AIM OF THE EXERCISE: Lay out every line of the rows below as a numbered list, omitting blank lines. Leave the pictures out of the list.

SUPPLIED RECORDS:
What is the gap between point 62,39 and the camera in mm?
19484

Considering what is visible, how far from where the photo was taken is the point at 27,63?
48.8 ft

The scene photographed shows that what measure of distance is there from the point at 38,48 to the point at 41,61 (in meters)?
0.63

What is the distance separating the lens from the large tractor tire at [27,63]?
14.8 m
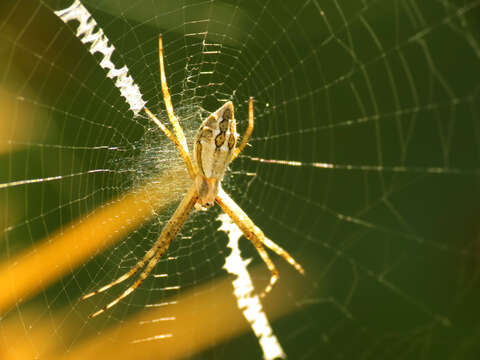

ANSWER TO THE TASK:
1. What is the gap between point 62,39 and the camera in mm?
2. 19484
3. Considering what is visible, how far from where the photo was taken is the point at 27,63?
4. 48.8 ft
5. The scene photographed shows that what measure of distance is there from the point at 38,48 to the point at 41,61 (in meters)?
6. 0.63
7. What is the distance separating the lens from the large tractor tire at [27,63]?
8. 14.8 m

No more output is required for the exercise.